There are three things I would advise:
Do your research: take advantage of the fact that users put up their job and experience details on LinkedIn and learn what you need to know. Read their company blogs and website too, and try to get a good picture of who they are and where they are in their lives.
Ask your friends: if you’ve researched and come across the public profile of someone you’d like to meet, check who you have in common with that person, and ask your mutual contact for an intro. Be really nice and appreciative and explain why and how you’re planning to add value to the person.
Always provide value: when you are reaching out and your perceived value is “I have something to sell them and they will like it” it may be too soon to assume they will agree. What else can you give them that won’t at the same time be asking for something? A couple of ideas would be: an invite to an industry event or an article you think they would be interested in if they have time.

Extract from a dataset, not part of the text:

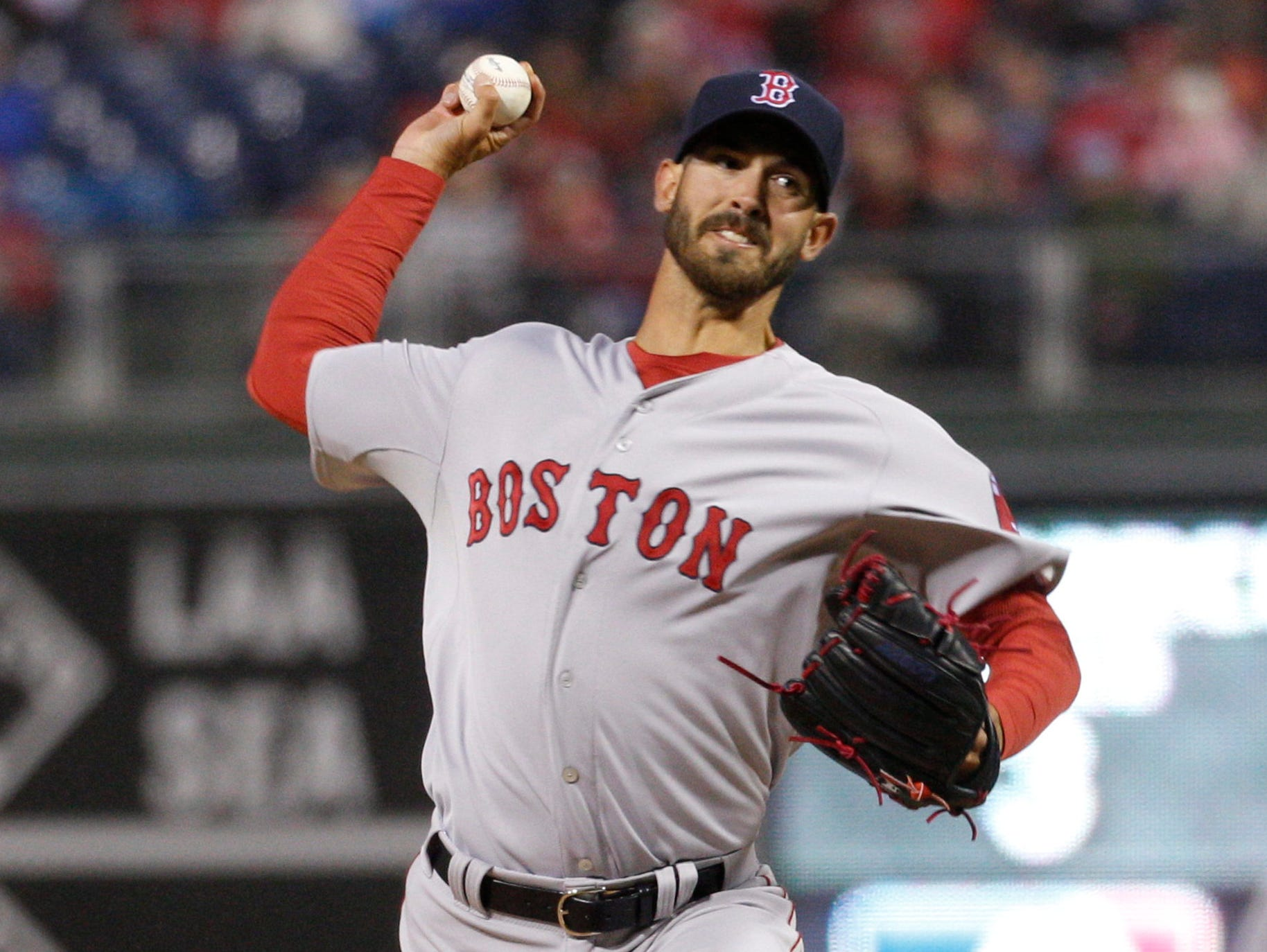 Rick Porcello throws a pitch during the second inning of his Red Sox debut against Philadelphia.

The “open” channels: Twitter and Instagram
On channels like Instagram and Twitter, there should be a purpose to who you choose to follow:
Start by following peers. Think beyond “target clients” and find and follow people who are like you in some way. Other business owners. Other suppliers to the same end client. Other people who are in your industry – even competitors.
Pay attention. Watch what they are posting, and learn from it. What you’re really looking for is a ‘way in’. Just like in a face to face meeting at a party, you hear someone say they’ve been skiing and you say where you’ve been skiing. On social media – in a professional sense, you have permission to jump in with a reply/comment where you agree with someone or add your own take.
Keep track. Keep looking at persons of interest. If they post often enough for you to see them, and you have something in common with them, then this will give you more seeds of potential. You can occasionally click like and share, or comment, and this is actually one of the main reasons people go on social media – they want to be noticed! Over time, they will see you as someone more familiar.
The next steps. Meeting online is very common but it can feel a bit impersonal. However, this is not supposed to feel difficult – so what happens next will feel natural. Use your best judgement to decide when the right time is to swoop in – and ask them for a meeting! By this point they may just shrug and go – why not, they’ve been nice to me!